A study surveying 145,000 home-based employees across the globe has revealed serious factors impacting their ability to work remotely. According to Leesman, a firm that measures employee experiences, businesses which ignore these stressors risk dismantling years of organizational development and trust in the post-pandemic workplace.
“In times of change, employees need to know what to expect from their workplace when the turbulence ends,” said Leesman Chief Insights & Research Officer Dr. Peggie Rothe. “Without this clarity, employers risk losing those employees that they have spent years developing. And as the global pandemic and the remote working revolution together have removed the geographic boundaries previously limiting organizations’ talent strategies, we are approaching a new war for talent.”
The research is published in a new report titled ‘Your Workplace of the Future’, which reveals that both the physical workplaces that employers offer and the remote work setting the individual employee has available to them are critical in that risk assessment.
Insights from the ongoing home working study serves as a warning, revealing that the ability to learn from others is under threat, with a third (33.7 per cent) of employees reporting that this activity is not supported when working remotely. Nearly half (43.9 per cent) do not agree that their home environment supports ‘informal social interaction’, and a further 28.2 per cent cannot agree that their home set up allows them to collaborate on creative work. More than three in 10 (30.2 per cent) dispersed employees feel disconnected to their organization, and 27.8 per cent are unable to maintain a healthy work-life balance.
“Executive leadership teams must get to grips with how their employees’ experiences, attitudes and expectations have changed and ready their strategies for where employees will be based in the future,” said Tim Oldman, Leesman CEO and founder. “Employees’ demand for clarity and certainty will only increase as global vaccination programmes ramp up, so clear plans, evidenced with front line employee experience data, will be more in demand than ever before.”
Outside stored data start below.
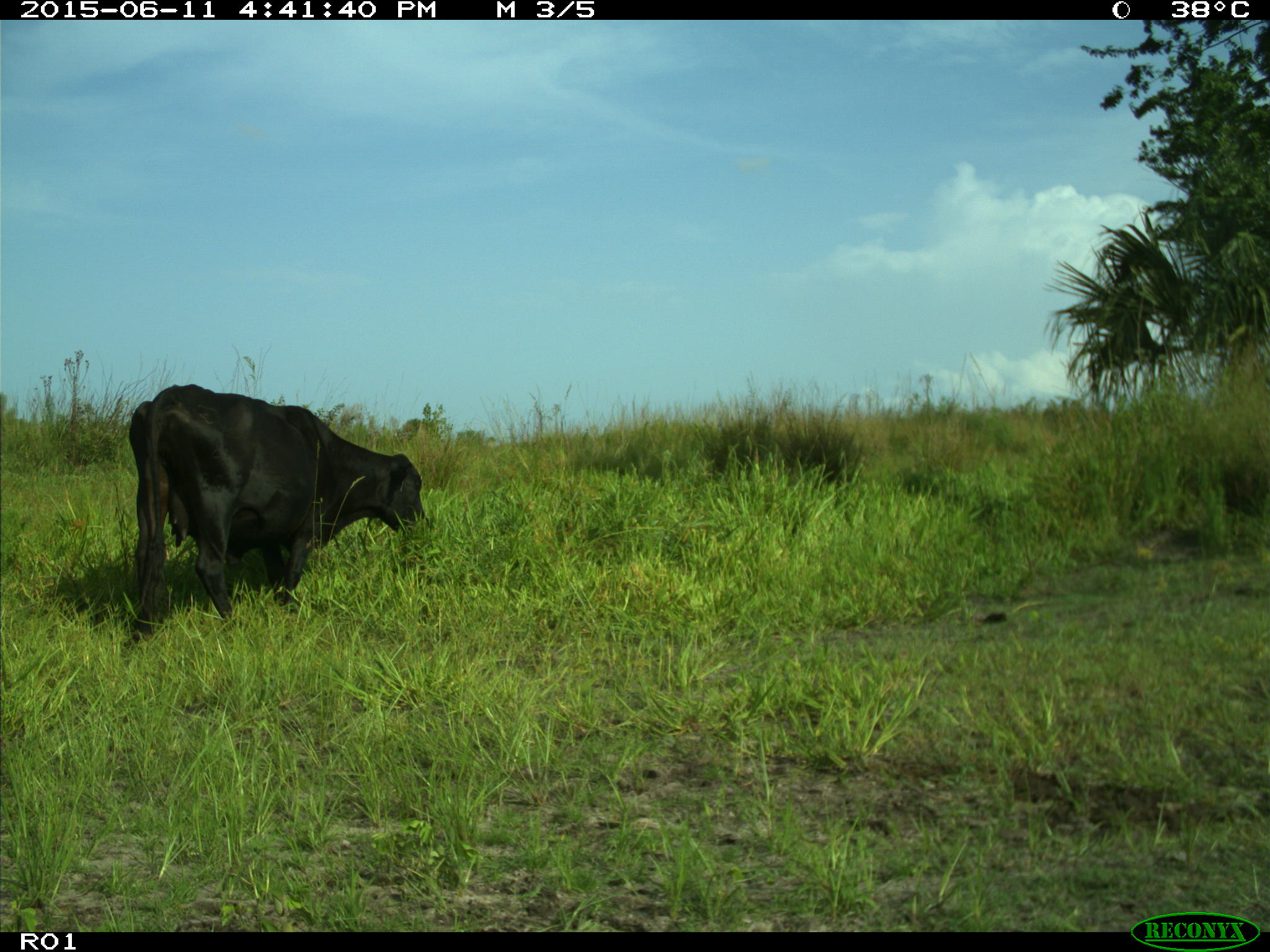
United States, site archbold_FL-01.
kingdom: Animalia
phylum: Chordata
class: Mammalia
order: Artiodactyla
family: Bovidae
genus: Bos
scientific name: Bos taurus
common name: domestic cow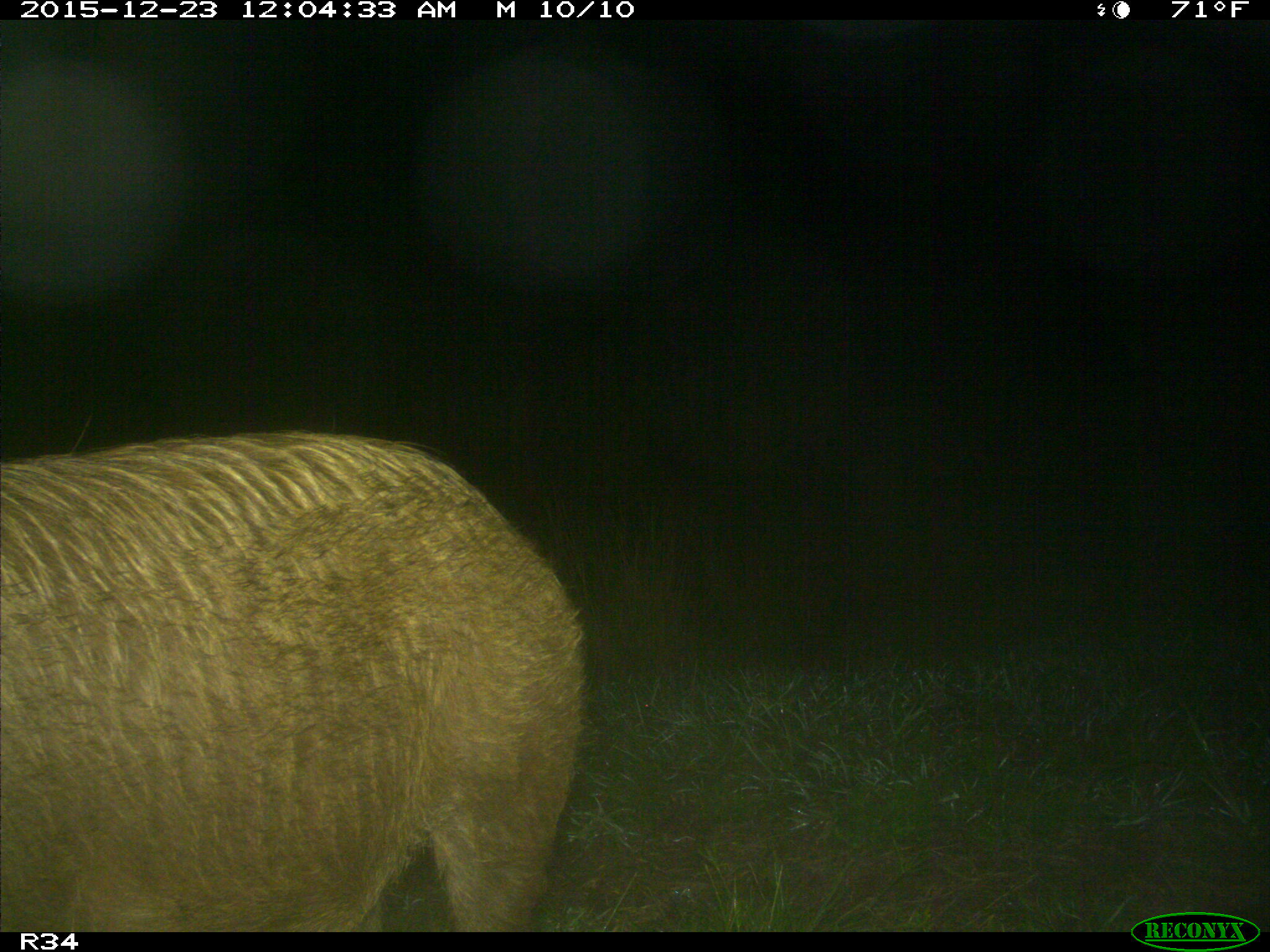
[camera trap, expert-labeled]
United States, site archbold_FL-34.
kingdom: Animalia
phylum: Chordata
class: Mammalia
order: Artiodactyla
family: Suidae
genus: Sus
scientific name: Sus scrofa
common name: wild boar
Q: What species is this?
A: Sus scrofa (wild boar).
On a subset of the data across 22,000+ respondents who reported on both their office and home working experience at the same time, four key variables were found to have the greatest impact on these critical outcomes:
The nature of the home work setting available to an employee
Data consistently found that employees’ physical home settings offer the strongest indicator of their overall remote working experience. Employees with a separate space have a better experience than those without. But for those without a space they can dedicate to work, the negativity towards factors such as learning and social connectivity becomes acute. Without an understanding of this fundamental information, employers will find it impossible to instruct their future workplace strategy.
The complexity of an employee’s role
From individual, desk-based work to creative thinking, the more variety and complexity in types of work activities, the more challenging it is for their work environment to support those different needs. Data showed that employees with less complex roles were more likely to be able to work effectively remotely than those that had greater diversity in the number of activities that make up a typical working day. The more complex an employee’s role, the less likely it is that their home supports their work.
The extent to which employees need to collaborate
While the vast majority of employees agree that they have the remote technology tools they need, the extent to which they need to collaborate in their role still has a bearing on which location they felt was best suited to their role. But the data also showed that this individual or collaborative split was rarely as binary as many commentators suggest, with few employees falling into either the highly collaborative or highly individual categorizations.
The experience employees had in the workplaces they used pre-pandemic
The quality and effectiveness of the spaces previously provided for employees has been shown to strongly impact how they now rate their remote experience. And the better the experience of those corporate workplaces pre-pandemic, the more time employees want to spend back there when it is safe to do so.